(Read article 1: Why was Achilles, Greece’s greatest hero, blond? and article 2: The Battle of Troy: was it really in Greece that the blod heroes fought in the cold?)
Someone who hasn’t made things easy for himself and who has thought about what Homer really says, about geography, climate, and other details, is the Italian nuclear physicist Felice Vinci. The world of Homer is incredibly primitive, much more primitive than you might imagine from the movie Troy. In the Battle of Troy, there are no grand stone walls, elegant battle formations, or advanced weapons. Most warriors throw stones and spears. There are raw and violent depictions of wounds and injuries. The attacking Achaeans consist of a coalition of chieftains from different regions. They have flat-bottomed ships, which they pull far up on land in something resembling a large, coordinated raid. Similar to the descriptions of the Viking scholars Snorri Sturluson and Saxo Grammaticus.

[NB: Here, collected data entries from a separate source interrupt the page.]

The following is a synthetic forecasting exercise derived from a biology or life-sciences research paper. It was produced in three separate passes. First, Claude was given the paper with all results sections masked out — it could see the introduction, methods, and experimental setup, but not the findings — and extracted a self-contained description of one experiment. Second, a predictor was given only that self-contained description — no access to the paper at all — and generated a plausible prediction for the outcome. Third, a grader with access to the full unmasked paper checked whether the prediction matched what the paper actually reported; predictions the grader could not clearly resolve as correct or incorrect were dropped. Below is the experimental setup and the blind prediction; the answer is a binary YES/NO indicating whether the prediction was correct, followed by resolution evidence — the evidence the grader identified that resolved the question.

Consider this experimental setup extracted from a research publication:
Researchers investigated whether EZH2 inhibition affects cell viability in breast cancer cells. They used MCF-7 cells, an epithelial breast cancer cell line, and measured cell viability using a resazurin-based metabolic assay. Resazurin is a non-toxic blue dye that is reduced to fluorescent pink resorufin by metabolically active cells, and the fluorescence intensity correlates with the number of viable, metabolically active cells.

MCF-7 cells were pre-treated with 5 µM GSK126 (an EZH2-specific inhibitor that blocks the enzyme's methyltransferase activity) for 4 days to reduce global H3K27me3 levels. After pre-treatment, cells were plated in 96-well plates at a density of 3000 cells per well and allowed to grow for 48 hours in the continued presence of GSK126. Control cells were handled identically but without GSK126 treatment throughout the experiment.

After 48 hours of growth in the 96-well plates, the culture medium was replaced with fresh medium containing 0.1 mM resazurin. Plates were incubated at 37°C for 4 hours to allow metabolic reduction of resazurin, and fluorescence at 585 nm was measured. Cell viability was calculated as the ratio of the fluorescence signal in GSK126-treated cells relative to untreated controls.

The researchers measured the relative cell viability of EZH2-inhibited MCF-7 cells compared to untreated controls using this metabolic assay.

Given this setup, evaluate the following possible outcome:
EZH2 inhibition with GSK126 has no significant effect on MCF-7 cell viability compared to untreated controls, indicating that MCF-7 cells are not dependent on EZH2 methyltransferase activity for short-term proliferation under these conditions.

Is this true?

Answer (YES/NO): YES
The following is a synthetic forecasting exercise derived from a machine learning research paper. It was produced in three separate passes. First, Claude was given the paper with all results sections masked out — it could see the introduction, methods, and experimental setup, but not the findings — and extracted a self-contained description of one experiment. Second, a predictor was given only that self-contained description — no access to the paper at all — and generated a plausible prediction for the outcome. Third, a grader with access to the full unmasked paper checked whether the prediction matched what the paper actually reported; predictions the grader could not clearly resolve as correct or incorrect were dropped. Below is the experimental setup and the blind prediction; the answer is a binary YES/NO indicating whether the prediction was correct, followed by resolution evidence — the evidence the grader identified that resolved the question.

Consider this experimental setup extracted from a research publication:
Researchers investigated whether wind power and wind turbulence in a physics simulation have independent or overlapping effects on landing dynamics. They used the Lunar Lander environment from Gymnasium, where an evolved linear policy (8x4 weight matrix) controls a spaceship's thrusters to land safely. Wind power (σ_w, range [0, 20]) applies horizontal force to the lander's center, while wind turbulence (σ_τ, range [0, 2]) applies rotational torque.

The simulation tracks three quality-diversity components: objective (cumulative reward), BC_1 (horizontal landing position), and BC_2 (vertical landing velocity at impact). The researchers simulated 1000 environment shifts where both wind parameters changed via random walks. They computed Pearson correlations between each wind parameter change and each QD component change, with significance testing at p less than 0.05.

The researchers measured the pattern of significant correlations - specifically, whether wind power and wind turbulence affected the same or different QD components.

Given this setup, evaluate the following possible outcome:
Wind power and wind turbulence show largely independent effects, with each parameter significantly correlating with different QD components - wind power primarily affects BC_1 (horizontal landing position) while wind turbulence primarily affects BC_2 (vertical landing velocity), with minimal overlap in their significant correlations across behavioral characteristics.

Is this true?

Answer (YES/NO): NO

The Italian Felice Vinci, who himself comes from the cultural cradle of the Mediterranean, has questioned whether the events in the Iliad and the Odyssey really took place in Greece. He has received much criticism for his theory. It’s easy for the uninitiated to dismiss his arguments as foolish Atlantis theories. But Felice Vinci hasn’t used foolery; he has used two exact sciences as a starting point, climate and geography, and has used these to analyze where the events may actually have taken place. He has read, he has calculated, and he has measured. And among all the islands, sailing distances, and climate details, he has achieved a much better compliance when he places the Battle of Troy far up in the north instead of in Greece. More specifically around the coasts of the Baltic Sea and the North Sea.